= Vinayak Vatsal =

Canadian mathematician

Vinayak Vatsal is a Canadian mathematician working in number theory and arithmetic geometry.

==Education==
Vatsal received his B.Sc. degree in 1992 from Stanford University and a Ph.D. (thesis title: Iwasawa Theory, modular forms and Artin representations) in 1997 from Princeton University under the supervision of Andrew Wiles who had just completed his proof of Fermat's Last Theorem. He then became a post-doctoral fellow at the University of Toronto.

==Career and research==
Vatsal joined the faculty at the University of British Columbia in 1999 where he still works today.

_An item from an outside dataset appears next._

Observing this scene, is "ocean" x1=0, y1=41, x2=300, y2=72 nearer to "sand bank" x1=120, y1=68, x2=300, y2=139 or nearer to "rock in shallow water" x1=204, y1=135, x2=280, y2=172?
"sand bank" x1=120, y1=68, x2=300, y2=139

Vatsal's contributions include his work on the Iwasawa theory of elliptic curves, a field which he approached using novel ideas from ergodic theory.

Vatsal has received numerous accolades. He was a Sloan Fellow in 2002–2004 and a recipient of the André Aisenstadt Prize (2004), the Ribenboim Prize (2006) and the Coxeter–James Prize (2007). In 2008, he was an invited speaker at the 2008 International Congress of Mathematicians in Madrid.

==Selected publications==
- Uniform distribution of Heegner Points, Inventiones Mathematicae, Vol. 148, 2002, pp. 1–48 (Proof of a conjecture of Barry Mazur)
- with Ralph Greenberg Iwasawa Invariants of Elliptic Curves, Inventiones Mathematicae, vol 142, 2000, pp. 17–63
- Special values of anticyclotomic L-functions, Duke Mathematical Journal, vol. 116, 2003, pp. 219–261
- with C. Cornut Nontriviality of Rankin-Selberg L-functions and CM points, in Burns, Kevin Buzzard, Nekovar (eds), L-functions and Galois Representations, Cambridge University Press, 2007, pp. 121–186
- with C. Cornut CM points and quaternion algebras, Documenta Mathematica, volume 10, 2005

==Other==

Vatsal is also a published author. His short story Mosaic appared in the Summer 1995 edition of Story magazine.